By Alec Meer on December 11th, 2013 at 5:00 pm.
I’m always a little confused whenever anyone starts talking about the need to replace the mouse with something touch-y or pad-y or any other kind of funnily-shaped objected intended to act as ferryman between the world of flesh and the world of pixels. I like mice. They do the job well, they’ve evolved into high-precision, versatile objects and they remain a great metaphor for remotely poking and prodding at another dimension. I’m a right sucker for regularly picking up new ones that I become (incorrectly) convinced will somehow transform my working and playing life, thanks to their claims about DPI, button placement, mechanically-augmented scroll wheels and spurious new colours of laser. I’ve got about a dozen of the bloody things kicking about in various states of disrepair or simple abandonment. Lately added to the pile is Logitech’s taser-esque G602, a wireless, gaming-centric effort that looks like it fell off the new Robocop.

-------

■ **TASK PROMPT**
In the mouse review, which mouse is the latest one added to the writer's pile? Rely only on the text above to answer.

-------

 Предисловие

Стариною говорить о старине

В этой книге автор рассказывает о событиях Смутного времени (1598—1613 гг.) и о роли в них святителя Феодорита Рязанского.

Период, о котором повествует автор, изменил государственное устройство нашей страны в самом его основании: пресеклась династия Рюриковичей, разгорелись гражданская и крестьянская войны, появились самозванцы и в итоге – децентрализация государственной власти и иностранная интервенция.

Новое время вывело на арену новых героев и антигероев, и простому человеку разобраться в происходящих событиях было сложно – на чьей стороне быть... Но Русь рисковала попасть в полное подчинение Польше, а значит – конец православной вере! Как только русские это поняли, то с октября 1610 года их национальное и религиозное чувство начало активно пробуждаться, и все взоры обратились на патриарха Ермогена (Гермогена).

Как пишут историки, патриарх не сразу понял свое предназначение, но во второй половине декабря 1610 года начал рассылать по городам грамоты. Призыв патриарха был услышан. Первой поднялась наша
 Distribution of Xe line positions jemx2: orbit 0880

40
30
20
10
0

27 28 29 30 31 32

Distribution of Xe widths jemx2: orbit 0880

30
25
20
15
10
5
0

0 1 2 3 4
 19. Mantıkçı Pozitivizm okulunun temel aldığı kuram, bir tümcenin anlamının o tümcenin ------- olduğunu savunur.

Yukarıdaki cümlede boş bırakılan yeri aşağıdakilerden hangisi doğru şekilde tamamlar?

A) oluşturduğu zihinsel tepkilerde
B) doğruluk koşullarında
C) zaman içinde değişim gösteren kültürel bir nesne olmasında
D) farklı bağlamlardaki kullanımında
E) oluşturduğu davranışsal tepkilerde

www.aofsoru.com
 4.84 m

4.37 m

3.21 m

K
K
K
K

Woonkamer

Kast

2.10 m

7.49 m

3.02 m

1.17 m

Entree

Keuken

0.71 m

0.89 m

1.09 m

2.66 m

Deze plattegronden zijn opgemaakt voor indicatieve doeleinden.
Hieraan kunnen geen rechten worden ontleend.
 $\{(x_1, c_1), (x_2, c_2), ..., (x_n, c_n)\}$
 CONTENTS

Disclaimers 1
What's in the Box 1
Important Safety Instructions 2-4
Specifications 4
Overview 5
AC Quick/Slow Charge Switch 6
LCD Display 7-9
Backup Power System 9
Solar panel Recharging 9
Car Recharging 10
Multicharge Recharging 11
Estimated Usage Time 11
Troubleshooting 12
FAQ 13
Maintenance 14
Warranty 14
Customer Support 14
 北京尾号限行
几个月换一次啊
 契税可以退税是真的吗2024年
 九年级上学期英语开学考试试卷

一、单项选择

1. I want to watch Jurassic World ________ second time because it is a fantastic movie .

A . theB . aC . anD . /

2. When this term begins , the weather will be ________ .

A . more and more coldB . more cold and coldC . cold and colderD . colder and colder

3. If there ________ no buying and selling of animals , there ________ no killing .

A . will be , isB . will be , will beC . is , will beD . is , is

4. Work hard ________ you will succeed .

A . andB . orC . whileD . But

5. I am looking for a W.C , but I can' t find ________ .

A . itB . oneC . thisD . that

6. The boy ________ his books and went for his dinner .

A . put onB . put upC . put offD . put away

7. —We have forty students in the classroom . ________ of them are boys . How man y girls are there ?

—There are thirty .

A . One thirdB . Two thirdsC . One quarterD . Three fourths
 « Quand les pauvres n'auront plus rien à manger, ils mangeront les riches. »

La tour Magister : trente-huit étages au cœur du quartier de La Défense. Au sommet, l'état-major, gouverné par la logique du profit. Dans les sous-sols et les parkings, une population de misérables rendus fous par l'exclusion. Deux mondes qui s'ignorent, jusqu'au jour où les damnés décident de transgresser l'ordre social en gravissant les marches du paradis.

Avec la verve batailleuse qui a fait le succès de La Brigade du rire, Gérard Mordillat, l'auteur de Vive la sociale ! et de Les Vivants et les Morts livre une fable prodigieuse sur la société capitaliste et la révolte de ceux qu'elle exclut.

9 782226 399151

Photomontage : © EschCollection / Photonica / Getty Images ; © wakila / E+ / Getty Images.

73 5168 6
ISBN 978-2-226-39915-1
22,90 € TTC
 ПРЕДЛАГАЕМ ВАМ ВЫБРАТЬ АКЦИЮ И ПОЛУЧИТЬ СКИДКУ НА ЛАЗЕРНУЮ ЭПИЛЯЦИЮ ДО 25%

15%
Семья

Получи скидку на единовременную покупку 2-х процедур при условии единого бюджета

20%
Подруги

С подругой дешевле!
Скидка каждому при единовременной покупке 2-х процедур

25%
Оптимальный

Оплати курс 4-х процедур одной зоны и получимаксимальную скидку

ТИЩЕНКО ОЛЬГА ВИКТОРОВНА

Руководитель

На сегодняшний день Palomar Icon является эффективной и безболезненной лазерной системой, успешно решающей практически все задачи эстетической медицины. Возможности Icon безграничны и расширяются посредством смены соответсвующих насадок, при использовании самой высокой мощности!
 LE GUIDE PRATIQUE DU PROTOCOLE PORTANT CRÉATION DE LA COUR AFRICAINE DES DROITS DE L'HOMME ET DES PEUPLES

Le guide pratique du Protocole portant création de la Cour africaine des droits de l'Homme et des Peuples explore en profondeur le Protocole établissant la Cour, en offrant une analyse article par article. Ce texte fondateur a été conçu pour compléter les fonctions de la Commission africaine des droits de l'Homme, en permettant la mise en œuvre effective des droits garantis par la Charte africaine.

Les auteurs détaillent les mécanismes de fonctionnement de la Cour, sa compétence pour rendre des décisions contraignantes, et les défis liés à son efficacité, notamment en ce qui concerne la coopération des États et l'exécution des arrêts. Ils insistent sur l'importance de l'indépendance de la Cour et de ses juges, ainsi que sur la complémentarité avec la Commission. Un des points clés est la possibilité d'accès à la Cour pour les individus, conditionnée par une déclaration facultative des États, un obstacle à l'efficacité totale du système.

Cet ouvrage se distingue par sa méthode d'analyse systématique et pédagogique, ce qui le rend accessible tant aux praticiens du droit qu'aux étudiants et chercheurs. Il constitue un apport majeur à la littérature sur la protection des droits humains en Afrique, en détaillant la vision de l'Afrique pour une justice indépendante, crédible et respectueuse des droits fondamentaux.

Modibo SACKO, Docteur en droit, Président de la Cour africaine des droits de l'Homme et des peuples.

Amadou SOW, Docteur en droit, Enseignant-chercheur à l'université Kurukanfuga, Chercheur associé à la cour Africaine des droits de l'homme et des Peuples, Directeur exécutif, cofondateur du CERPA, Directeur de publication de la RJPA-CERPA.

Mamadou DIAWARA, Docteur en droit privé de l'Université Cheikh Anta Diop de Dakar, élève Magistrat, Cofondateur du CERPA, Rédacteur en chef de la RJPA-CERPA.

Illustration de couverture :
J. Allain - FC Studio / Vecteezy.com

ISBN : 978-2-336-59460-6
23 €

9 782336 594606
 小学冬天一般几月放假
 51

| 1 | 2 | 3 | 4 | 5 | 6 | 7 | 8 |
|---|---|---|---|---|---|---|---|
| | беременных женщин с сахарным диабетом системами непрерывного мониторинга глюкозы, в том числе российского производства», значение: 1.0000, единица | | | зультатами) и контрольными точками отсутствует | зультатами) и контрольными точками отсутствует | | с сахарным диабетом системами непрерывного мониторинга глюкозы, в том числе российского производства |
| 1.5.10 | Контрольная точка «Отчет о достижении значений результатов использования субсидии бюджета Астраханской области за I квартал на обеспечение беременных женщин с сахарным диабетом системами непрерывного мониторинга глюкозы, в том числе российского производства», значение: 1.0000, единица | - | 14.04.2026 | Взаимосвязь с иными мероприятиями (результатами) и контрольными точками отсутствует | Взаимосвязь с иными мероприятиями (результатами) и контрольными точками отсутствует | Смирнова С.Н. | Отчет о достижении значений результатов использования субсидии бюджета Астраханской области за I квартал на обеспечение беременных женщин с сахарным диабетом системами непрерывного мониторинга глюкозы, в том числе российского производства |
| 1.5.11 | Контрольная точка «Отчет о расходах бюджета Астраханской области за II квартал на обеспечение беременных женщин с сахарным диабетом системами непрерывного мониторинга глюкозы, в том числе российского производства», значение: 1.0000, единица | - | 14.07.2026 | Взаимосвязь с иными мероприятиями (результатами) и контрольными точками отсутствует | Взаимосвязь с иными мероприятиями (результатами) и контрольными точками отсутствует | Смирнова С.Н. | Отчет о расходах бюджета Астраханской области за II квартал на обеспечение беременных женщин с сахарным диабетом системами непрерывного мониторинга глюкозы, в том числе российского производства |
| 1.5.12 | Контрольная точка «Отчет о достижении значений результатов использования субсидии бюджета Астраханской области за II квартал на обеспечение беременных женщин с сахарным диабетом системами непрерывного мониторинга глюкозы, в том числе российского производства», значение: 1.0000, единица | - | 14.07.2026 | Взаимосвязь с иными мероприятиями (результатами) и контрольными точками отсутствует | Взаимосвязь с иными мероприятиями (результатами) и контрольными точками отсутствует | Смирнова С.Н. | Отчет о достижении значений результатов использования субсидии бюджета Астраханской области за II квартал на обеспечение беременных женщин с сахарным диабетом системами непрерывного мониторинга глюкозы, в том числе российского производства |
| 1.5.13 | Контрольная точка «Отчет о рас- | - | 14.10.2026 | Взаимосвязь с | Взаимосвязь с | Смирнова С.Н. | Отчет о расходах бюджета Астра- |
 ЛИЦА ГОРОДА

-------

■ **ANSWER TO THIS PROBLEM**
Logitech's G602, a wireless, gaming-centric mouse.